*PASSAGE SHOWN*

==============================

Russ Rodham Feingold

The Milwaukee Journal Sentinel’s Daniel Bice paused from his usual attacks on Republicans and conservatives to focus on former and, he thinks, future U.S. Sen. Russ Feingold:

Former U.S. Sen. Russ Feingold — long a champion of campaign finance reform — founded a political action committee that has given a mere 5% of its income to federal candidates and political parties.

Instead, nearly half of the $7.1 million that Progressives United PAChas spent since 2011 has gone to raising more money for itself, according to data compiled by OpenSecrets.org. The data also show the group has paid another sizable chunk of money on salaries or consulting fees for Feingold, his top aide and eight former staffers. …

Feingold officials countered by saying that his PAC was responsible for raising much more money for the candidates it endorsed through a fundraising portal. While that bolsters the bottom line, it means Feingold’s PAC still spent more than $3.50 for every $1 that a candidate received in direct or indirect funding over the past four years.

In 2011, shortly after losing his Senate seat, Feingold announced that he was setting up his PAC and a political nonprofit called Progressives United Inc. The two groups have raised and spent $10 million over the past four years.

==============================

Stored data:
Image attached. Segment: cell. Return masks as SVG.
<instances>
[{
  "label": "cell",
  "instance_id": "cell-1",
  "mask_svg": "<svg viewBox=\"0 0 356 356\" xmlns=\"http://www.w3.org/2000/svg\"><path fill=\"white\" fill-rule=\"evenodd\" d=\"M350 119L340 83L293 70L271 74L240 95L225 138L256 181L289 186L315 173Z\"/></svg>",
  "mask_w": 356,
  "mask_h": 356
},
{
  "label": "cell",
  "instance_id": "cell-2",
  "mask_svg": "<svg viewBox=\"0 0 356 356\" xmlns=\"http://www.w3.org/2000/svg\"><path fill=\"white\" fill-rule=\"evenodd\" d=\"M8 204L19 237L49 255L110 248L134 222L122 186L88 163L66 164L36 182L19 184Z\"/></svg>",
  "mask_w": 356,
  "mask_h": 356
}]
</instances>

==============================

*YOUR TASKS*
a – Return the passage about Russ Feingold's PAC word for word, from "Russ Rodham Feingold" up to and including "and political parties.".
b – According to the passage about Russ Feingold's PAC, what share of its income has Progressives United PAC given to federal candidates and political parties?
c – Carry on writing the passage about Russ Feingold's PAC from the point where it ends.

*ANSWERS BY ITEM NUMBER*
a –
Russ Rodham Feingold

The Milwaukee Journal Sentinel’s Daniel Bice paused from his usual attacks on Republicans and conservatives to focus on former and, he thinks, future U.S. Sen. Russ Feingold:

Former U.S. Sen. Russ Feingold — long a champion of campaign finance reform — founded a political action committee that has given a mere 5% of its income to federal candidates and political parties.

b – A mere 5%.

c –
The PAC was created with the aim of “directly and indirectly supporting candidates who stand up for our progressive ideals.”

But campaign records show that Feingold’s PAC did little to help candidates directly, donating a mere $352,008 to federal candidates and political parties since 2011.

Most of the rest of its budget went to overhead.

Fundraising was the top expense, with one direct mail firm, Nexus Direct of Virginia Beach, Va., being paid $2.3 million by the Feingold PAC in the past four years, according to the Center for Responsive Politics.

Feingold and nine of his former campaign and U.S. Senate staffers drew salaries or consulting fees from the PAC, federal election records show. Five of them also spent time on the payroll of Progressives United Inc., the nonprofit.

For instance, Mary IrvineFeingold’s longtime chief of staff — was paid a total of $317,823 by the PAC and nonprofit from February 2011 until July 2013, when she left to take a job joining Feingold at the U.S. State Department. Irvine was listed on federal tax reports as vice president of Progressives United Inc.

Feingold received $77,000 from the two groups, one of which spent $42,609 to buy hundreds of copies of the ex-senator’s latest book, “While America Sleeps.” …

Federal tax records show Progressives United Inc. raised and spent $2.8 million during its four years in operation. Of that, more than $1.2 million was spent on salaries and $1.3 million on fundraising for the nonprofit.

Those two items made up nearly 90% of the group’s overall budget.

Apparently being a Progressives United employee was a good gig, not just because of the six-figure salaries, but because of ritzy hotels and fine dining for employees too.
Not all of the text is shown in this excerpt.